In Washington it was predicted today that with the election of Truman, full recognition for Israel will come through before the end of this year. It was pointed out that he has committed himself to de jure recognition to Israel after the Israeli elections, which are scheduled to take place next month. It was also felt in Washington today that the chances for a lean to Israel are greatly improved.

On the other hand, it was reported that in British circles in Washington the reaction to the Truman victory is one of pleasure at the possible effects on the Palestine issue. These circles seem to feel that the pro-Arab position of the State Department is more likely to be continued under Truman than under Dewey. They are said to be skeptical of reports that the President is now set to clear out of the State Department those officials who have openly shown their opposition to his wishes on Israel.

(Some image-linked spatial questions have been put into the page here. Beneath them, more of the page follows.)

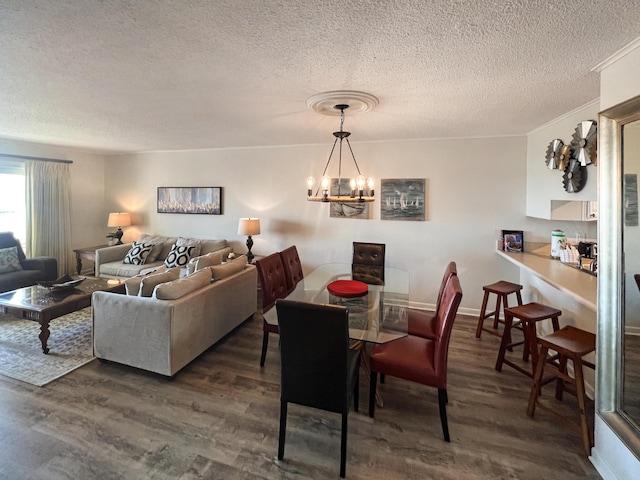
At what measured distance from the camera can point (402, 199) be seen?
4.12m

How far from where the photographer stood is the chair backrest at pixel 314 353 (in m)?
1.56

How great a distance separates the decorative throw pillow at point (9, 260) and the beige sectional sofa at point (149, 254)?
90 centimetres

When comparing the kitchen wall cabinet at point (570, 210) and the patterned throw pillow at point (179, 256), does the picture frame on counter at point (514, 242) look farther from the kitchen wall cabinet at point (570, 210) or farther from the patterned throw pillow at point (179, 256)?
the patterned throw pillow at point (179, 256)

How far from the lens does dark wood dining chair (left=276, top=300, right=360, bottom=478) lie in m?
1.56

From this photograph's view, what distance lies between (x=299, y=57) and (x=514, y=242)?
133 inches

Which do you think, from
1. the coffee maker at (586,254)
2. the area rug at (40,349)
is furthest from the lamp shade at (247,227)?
the coffee maker at (586,254)

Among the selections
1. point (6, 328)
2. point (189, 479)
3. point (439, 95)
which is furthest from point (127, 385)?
point (439, 95)

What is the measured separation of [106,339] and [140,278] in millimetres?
586

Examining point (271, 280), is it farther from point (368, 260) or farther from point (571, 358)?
point (571, 358)

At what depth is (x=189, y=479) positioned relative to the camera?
64.0 inches

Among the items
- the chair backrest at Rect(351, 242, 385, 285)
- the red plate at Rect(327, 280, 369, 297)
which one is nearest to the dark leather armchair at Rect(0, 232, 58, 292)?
the red plate at Rect(327, 280, 369, 297)

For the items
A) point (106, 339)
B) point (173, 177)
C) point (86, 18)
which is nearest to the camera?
point (86, 18)

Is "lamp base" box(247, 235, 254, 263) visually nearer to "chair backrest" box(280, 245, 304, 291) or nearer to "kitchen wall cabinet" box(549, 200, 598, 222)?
"chair backrest" box(280, 245, 304, 291)

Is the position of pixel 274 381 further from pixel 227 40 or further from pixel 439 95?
pixel 439 95
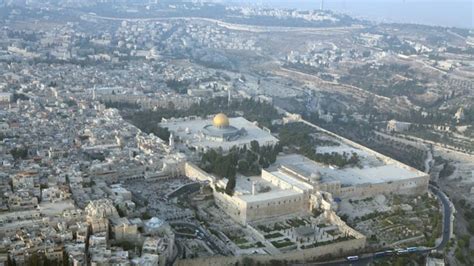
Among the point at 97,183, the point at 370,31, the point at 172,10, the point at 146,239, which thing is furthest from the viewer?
the point at 172,10

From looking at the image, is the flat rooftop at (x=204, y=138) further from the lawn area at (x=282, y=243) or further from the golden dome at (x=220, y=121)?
the lawn area at (x=282, y=243)

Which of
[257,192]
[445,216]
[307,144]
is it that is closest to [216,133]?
[307,144]

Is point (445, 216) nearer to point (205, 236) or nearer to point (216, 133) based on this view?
point (205, 236)

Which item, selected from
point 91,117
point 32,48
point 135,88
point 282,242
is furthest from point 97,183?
point 32,48

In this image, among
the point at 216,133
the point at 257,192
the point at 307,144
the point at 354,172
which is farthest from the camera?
the point at 216,133

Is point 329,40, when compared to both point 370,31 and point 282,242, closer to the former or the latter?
point 370,31

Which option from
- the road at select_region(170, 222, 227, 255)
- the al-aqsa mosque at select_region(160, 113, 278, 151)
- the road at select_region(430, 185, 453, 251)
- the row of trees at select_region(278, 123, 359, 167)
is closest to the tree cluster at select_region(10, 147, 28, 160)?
the al-aqsa mosque at select_region(160, 113, 278, 151)

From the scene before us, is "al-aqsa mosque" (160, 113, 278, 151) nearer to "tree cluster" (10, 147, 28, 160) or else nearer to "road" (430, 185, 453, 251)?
"tree cluster" (10, 147, 28, 160)
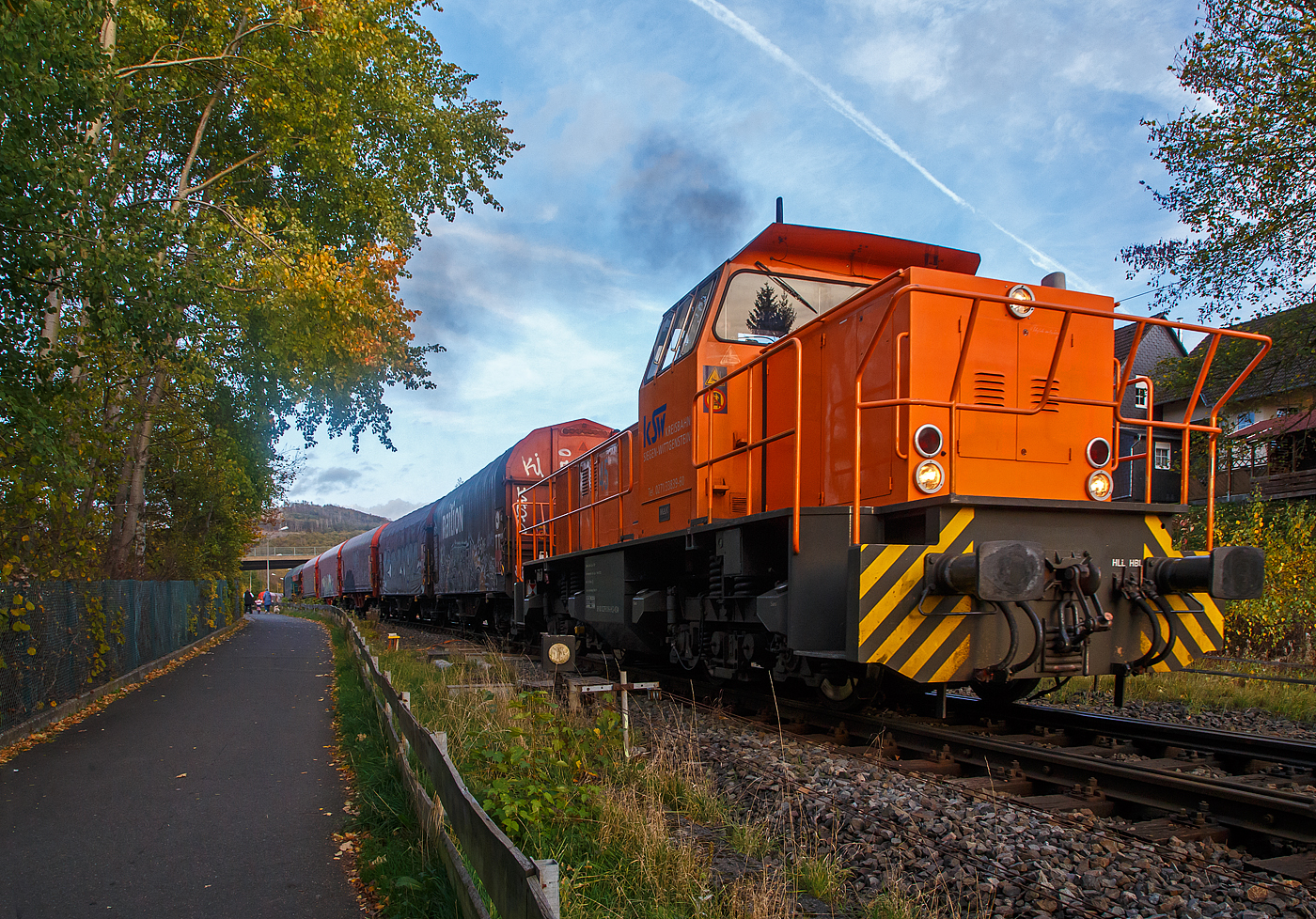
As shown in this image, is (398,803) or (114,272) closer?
(398,803)

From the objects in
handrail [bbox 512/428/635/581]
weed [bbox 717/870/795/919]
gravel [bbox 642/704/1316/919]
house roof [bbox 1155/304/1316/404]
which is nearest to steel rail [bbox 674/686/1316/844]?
gravel [bbox 642/704/1316/919]

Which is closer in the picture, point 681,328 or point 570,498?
point 681,328

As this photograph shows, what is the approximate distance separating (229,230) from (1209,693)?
14.3 meters

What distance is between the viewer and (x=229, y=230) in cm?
1313

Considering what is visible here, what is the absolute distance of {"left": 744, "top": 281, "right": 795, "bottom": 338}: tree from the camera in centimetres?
710

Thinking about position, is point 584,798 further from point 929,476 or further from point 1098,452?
point 1098,452

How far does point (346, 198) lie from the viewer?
16594mm

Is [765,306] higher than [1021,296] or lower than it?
higher

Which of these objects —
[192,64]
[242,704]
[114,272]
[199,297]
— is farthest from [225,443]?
[114,272]

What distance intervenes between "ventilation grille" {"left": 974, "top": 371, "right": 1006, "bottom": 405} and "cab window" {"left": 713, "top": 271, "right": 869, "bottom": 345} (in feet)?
6.12

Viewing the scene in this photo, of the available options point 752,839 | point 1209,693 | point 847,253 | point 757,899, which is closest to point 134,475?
point 847,253

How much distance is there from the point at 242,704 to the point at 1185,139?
1659 centimetres

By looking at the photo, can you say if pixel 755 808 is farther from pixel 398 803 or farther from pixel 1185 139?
pixel 1185 139

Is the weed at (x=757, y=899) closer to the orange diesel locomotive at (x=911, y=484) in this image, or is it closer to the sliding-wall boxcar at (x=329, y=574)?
the orange diesel locomotive at (x=911, y=484)
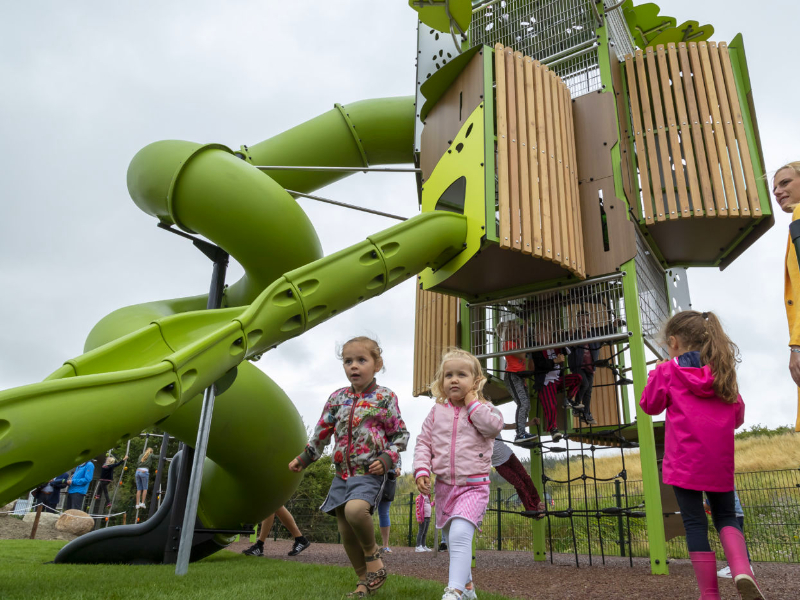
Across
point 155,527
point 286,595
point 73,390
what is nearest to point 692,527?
point 286,595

It was recalled here today that President Truman has repeatedly asked Congress to admit at least 400,000 displaced persons to the United States. One of his main objections to the Revercomb Bill for the admission of 205,000 DP’s within two years was its discriminatory feature–the out-off date of Dec. 22, 1945 that bars many displaced Jews from eligibility. Senator Chapman Revercomb, who was the leader of the anti-immigration bloc in the Senate, has now been defeated in the elections. A study of general immigration procedures begun by Revercomb, a Republican, will be completed by a Democratic committees.